Reproduce every line of the data below word for word, changing nothing.
[BEGIN]
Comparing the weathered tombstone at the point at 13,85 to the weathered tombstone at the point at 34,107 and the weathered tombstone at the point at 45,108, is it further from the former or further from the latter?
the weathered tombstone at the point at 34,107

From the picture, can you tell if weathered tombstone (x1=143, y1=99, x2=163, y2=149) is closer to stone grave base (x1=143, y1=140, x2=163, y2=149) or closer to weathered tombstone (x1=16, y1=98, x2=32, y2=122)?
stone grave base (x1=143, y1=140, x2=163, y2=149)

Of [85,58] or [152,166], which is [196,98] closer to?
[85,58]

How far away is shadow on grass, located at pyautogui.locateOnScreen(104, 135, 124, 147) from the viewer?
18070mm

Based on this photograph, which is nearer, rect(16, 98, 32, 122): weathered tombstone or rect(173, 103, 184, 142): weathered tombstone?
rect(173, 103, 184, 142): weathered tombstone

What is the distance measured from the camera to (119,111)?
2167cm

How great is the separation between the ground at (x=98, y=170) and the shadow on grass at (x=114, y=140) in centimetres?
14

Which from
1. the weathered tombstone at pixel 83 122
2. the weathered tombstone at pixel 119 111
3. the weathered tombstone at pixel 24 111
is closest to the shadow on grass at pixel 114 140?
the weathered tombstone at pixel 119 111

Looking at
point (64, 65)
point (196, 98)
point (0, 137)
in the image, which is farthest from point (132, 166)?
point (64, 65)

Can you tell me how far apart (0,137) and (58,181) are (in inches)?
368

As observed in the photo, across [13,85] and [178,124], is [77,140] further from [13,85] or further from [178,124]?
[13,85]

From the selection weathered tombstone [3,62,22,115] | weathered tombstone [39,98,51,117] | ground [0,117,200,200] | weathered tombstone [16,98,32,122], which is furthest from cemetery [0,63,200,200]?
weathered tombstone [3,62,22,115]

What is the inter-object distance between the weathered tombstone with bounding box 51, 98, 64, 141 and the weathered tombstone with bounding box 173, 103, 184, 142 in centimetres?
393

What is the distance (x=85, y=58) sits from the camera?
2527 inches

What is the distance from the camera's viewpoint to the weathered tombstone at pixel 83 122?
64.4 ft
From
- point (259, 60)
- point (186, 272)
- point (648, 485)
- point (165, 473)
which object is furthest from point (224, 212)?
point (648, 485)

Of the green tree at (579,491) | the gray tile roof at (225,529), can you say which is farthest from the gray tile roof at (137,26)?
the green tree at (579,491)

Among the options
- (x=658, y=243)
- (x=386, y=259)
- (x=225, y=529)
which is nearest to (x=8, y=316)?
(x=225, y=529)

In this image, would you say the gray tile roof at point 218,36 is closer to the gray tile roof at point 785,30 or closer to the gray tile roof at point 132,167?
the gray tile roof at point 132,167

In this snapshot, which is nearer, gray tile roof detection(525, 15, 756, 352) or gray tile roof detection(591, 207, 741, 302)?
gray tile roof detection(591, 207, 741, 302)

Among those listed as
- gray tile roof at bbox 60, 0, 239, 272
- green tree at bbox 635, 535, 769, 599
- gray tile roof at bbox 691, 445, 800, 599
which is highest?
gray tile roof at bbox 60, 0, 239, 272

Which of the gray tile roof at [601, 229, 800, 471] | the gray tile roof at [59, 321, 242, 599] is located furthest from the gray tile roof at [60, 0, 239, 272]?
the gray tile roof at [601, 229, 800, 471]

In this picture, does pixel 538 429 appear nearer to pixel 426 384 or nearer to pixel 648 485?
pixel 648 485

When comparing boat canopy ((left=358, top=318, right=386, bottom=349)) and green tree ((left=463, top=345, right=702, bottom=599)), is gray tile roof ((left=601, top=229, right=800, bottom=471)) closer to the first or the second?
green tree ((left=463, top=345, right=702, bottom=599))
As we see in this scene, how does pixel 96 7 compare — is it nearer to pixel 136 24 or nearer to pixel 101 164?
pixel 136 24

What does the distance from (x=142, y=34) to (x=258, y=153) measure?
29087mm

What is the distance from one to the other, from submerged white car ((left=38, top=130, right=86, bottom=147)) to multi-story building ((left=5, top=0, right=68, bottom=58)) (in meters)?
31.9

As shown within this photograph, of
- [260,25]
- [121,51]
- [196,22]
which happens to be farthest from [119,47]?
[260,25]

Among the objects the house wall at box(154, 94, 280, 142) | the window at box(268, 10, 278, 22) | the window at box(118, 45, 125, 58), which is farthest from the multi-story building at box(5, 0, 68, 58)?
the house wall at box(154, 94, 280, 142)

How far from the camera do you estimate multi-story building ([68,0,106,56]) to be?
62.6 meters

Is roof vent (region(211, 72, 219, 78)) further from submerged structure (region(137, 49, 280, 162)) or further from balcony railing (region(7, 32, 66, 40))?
[END]
# Response to this task
Comparing the weathered tombstone at the point at 13,85 to the weathered tombstone at the point at 34,107 and the weathered tombstone at the point at 45,108, is it further from the former or further from the latter?
the weathered tombstone at the point at 34,107

From the picture, can you tell if weathered tombstone (x1=143, y1=99, x2=163, y2=149) is closer to stone grave base (x1=143, y1=140, x2=163, y2=149) or closer to weathered tombstone (x1=16, y1=98, x2=32, y2=122)?
stone grave base (x1=143, y1=140, x2=163, y2=149)

Of [85,58] or [152,166], which is [196,98] closer to?
[85,58]

How far away is shadow on grass, located at pyautogui.locateOnScreen(104, 135, 124, 147) from the viewer?
18070mm

Based on this photograph, which is nearer, rect(16, 98, 32, 122): weathered tombstone or rect(173, 103, 184, 142): weathered tombstone?
rect(173, 103, 184, 142): weathered tombstone

What is the distance measured from the camera to (119,111)?
2167cm

How great is the separation between the ground at (x=98, y=170) and the shadow on grass at (x=114, y=140) in centimetres?
14

Which from
1. the weathered tombstone at pixel 83 122
2. the weathered tombstone at pixel 119 111
3. the weathered tombstone at pixel 24 111
is closest to the shadow on grass at pixel 114 140?
the weathered tombstone at pixel 119 111

Looking at
point (64, 65)
point (196, 98)
point (0, 137)
in the image, which is farthest from point (132, 166)?
point (64, 65)

Can you tell me how far apart (0,137) and (58,181) are (in inches)?
368

As observed in the photo, across [13,85] and [178,124], is [77,140] further from [13,85] or further from [178,124]?
[13,85]

From the selection weathered tombstone [3,62,22,115] | weathered tombstone [39,98,51,117] | ground [0,117,200,200] | weathered tombstone [16,98,32,122], which is furthest from cemetery [0,63,200,200]?
weathered tombstone [3,62,22,115]

What is the inter-object distance between the weathered tombstone with bounding box 51, 98, 64, 141 and the weathered tombstone with bounding box 173, 103, 184, 142 in centimetres?
393

What is the distance (x=85, y=58) sits from the camera?
2527 inches

What is the distance from the camera's viewpoint to the weathered tombstone at pixel 83 122?
64.4 ft
From
- point (259, 60)
- point (186, 272)
- point (648, 485)
- point (165, 473)
which object is furthest from point (224, 212)?
point (648, 485)

Of the green tree at (579,491) | the gray tile roof at (225,529), can you say which is farthest from the gray tile roof at (137,26)?
the green tree at (579,491)

Among the options
- (x=658, y=243)
- (x=386, y=259)
- (x=225, y=529)
which is nearest to (x=8, y=316)?
(x=225, y=529)

In this image, would you say the gray tile roof at point 218,36 is closer to the gray tile roof at point 785,30 or closer to the gray tile roof at point 132,167?
the gray tile roof at point 132,167

In this snapshot, which is nearer, gray tile roof detection(525, 15, 756, 352) or gray tile roof detection(591, 207, 741, 302)?
gray tile roof detection(591, 207, 741, 302)

Among those listed as
- gray tile roof at bbox 60, 0, 239, 272
- green tree at bbox 635, 535, 769, 599
- gray tile roof at bbox 691, 445, 800, 599
which is highest?
gray tile roof at bbox 60, 0, 239, 272

Which of the gray tile roof at [601, 229, 800, 471] | the gray tile roof at [59, 321, 242, 599] is located furthest from the gray tile roof at [60, 0, 239, 272]?
the gray tile roof at [601, 229, 800, 471]

In this picture, does pixel 538 429 appear nearer to pixel 426 384 or nearer to pixel 648 485?
pixel 648 485

When comparing boat canopy ((left=358, top=318, right=386, bottom=349)) and green tree ((left=463, top=345, right=702, bottom=599)), is gray tile roof ((left=601, top=229, right=800, bottom=471)) closer to the first or the second?
green tree ((left=463, top=345, right=702, bottom=599))
As we see in this scene, how does pixel 96 7 compare — is it nearer to pixel 136 24 or nearer to pixel 101 164?
pixel 136 24

What does the distance from (x=142, y=34) to (x=258, y=153) measure?
29087mm

What is the distance from one to the other, from submerged white car ((left=38, top=130, right=86, bottom=147)) to multi-story building ((left=5, top=0, right=68, bottom=58)) (in meters)?
31.9

As shown within this photograph, of
- [260,25]
- [121,51]
- [196,22]
which happens to be farthest from [119,47]?
[260,25]

Among the objects the house wall at box(154, 94, 280, 142) | the window at box(268, 10, 278, 22) | the window at box(118, 45, 125, 58), which is farthest from the multi-story building at box(5, 0, 68, 58)?
the house wall at box(154, 94, 280, 142)

How far from the camera do you estimate multi-story building ([68,0,106,56]) to be?
62.6 meters

Is roof vent (region(211, 72, 219, 78)) further from submerged structure (region(137, 49, 280, 162)) or further from balcony railing (region(7, 32, 66, 40))?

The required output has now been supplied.